Copper prices have been under pressure throughout 2014 as concerns about a slowdown in China’s economy weighed on investor interest in the metal.
China accounts for about 40 per cent of global copper demand, and the metal’s widespread use in manufacturing and construction makes its price sensitive to shifts in economic outlook.
On Thursday, copper futures fell after data showed that prices of new homes in 70 Chinese cities fell 1.1 per cent in August, the fourth straight monthly decline.
The drop in home prices had accelerated last month, as home values fell just 0.89 per cent in July and 0.47 per cent in June.

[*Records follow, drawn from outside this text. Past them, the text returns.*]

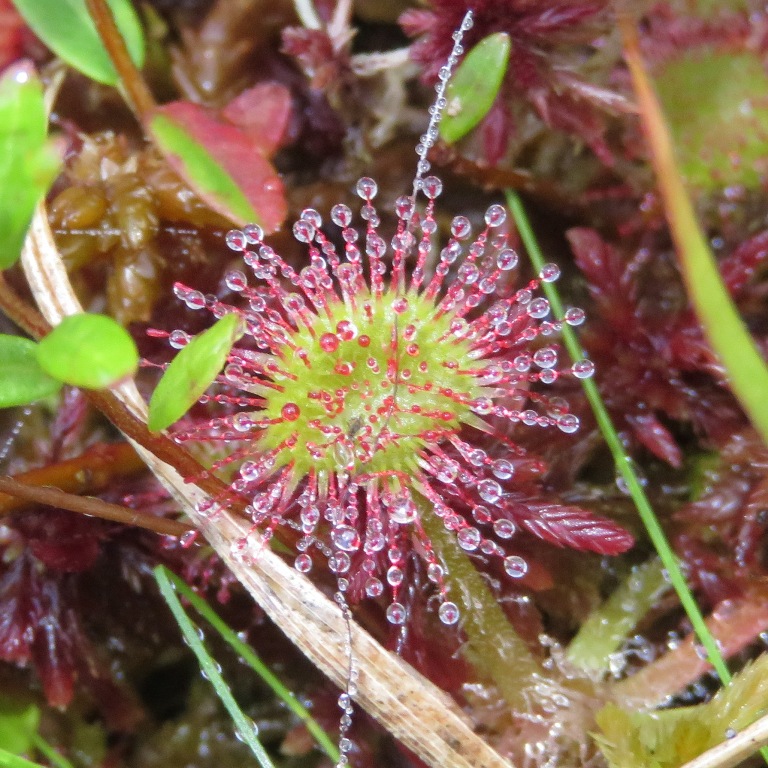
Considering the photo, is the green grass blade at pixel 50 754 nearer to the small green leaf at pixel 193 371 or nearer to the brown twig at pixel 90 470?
the brown twig at pixel 90 470

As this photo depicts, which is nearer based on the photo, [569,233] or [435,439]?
[435,439]

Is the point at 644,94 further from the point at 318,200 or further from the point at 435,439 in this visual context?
the point at 318,200

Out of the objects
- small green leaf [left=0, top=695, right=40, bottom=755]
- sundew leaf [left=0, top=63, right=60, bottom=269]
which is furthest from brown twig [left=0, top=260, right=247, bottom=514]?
small green leaf [left=0, top=695, right=40, bottom=755]

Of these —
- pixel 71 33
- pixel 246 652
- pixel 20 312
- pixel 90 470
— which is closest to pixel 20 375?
pixel 20 312

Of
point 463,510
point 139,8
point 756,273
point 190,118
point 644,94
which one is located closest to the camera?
point 644,94

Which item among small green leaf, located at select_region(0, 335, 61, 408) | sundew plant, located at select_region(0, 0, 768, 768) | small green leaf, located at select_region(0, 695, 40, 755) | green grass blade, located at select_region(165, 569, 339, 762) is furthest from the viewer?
small green leaf, located at select_region(0, 695, 40, 755)

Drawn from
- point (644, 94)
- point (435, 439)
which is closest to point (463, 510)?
point (435, 439)

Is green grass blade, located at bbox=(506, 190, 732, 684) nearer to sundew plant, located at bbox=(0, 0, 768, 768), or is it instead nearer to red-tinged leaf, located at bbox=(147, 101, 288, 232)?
sundew plant, located at bbox=(0, 0, 768, 768)
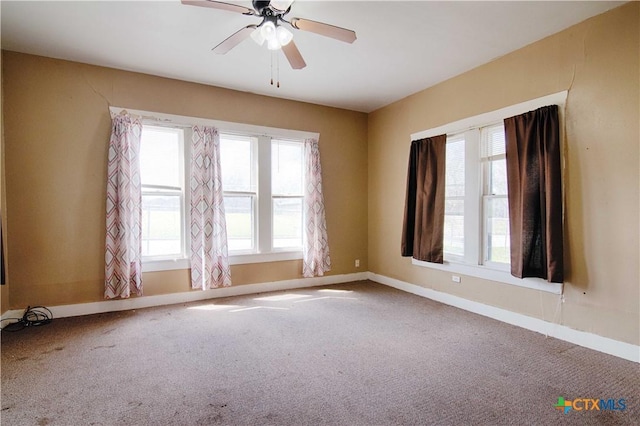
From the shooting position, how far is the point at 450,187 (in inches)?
165

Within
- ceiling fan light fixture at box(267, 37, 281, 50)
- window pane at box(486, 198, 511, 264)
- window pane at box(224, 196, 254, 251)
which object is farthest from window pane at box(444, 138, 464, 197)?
window pane at box(224, 196, 254, 251)

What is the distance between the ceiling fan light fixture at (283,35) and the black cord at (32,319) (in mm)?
3706

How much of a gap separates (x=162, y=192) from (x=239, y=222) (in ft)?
3.51

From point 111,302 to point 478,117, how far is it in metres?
4.80

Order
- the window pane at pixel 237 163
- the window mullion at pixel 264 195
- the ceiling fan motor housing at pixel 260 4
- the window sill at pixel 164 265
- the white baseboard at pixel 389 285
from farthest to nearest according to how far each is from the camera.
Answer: the window mullion at pixel 264 195 → the window pane at pixel 237 163 → the window sill at pixel 164 265 → the white baseboard at pixel 389 285 → the ceiling fan motor housing at pixel 260 4

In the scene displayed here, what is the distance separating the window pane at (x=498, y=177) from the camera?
11.8 feet

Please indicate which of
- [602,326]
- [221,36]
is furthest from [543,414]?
[221,36]

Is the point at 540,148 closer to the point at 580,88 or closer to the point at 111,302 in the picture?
the point at 580,88

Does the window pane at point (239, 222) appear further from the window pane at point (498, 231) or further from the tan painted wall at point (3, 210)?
Answer: the window pane at point (498, 231)

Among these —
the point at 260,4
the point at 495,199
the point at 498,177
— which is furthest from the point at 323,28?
the point at 495,199

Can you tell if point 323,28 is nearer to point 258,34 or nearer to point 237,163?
point 258,34

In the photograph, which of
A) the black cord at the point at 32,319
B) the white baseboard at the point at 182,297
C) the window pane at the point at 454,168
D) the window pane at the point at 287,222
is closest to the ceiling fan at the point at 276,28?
the window pane at the point at 454,168

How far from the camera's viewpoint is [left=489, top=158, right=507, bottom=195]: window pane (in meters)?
3.61

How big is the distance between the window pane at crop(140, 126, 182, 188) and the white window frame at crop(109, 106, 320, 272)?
0.12 meters
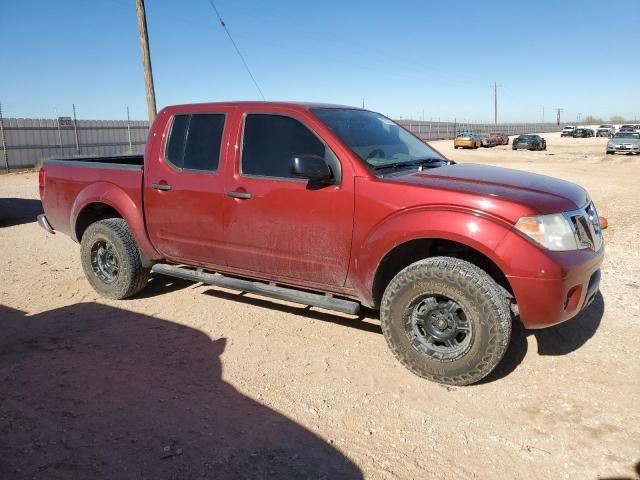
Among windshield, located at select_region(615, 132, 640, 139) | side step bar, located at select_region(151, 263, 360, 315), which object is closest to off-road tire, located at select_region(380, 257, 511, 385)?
side step bar, located at select_region(151, 263, 360, 315)

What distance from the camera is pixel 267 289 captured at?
436 centimetres

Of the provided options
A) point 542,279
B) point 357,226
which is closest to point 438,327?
point 542,279

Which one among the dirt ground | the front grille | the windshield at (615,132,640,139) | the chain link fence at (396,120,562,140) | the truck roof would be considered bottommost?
the dirt ground

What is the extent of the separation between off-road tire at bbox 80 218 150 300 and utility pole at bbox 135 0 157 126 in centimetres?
1016

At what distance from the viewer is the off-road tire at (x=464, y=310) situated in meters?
3.38

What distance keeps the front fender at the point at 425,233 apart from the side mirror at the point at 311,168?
0.54 metres

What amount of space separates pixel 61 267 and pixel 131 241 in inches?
79.7

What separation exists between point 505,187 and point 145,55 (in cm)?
1325

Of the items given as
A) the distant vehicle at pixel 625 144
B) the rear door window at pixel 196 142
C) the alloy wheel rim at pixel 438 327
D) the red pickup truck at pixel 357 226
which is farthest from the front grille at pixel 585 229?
the distant vehicle at pixel 625 144

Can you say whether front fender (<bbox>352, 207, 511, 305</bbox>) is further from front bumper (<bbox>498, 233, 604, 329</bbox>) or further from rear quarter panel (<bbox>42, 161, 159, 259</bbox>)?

“That’s not something that stimulus could turn around very quickly,” said Frank Lesh, broker and futures analyst with FuturePath Trading LLC in Chicago.
US housing starts fell 14.4 per cent in August from a month earlier to a seasonally adjusted annual rate of 956,000 units, the Commerce Department said Thursday.
The US is second behind China in the global ranks of copper consumption.
“This crummy housing data does not speak well for demand going forward,” Mr Lesh added.
A stronger dollar also kept copper prices under pressure.
The ICE Dollar Index rallied to a four-year high of 84.79 on Thursday after the Federal Reserve, on Wednesday, laid out plans to normalise US monetary policy and said interest rates are likely to begin climbing next year.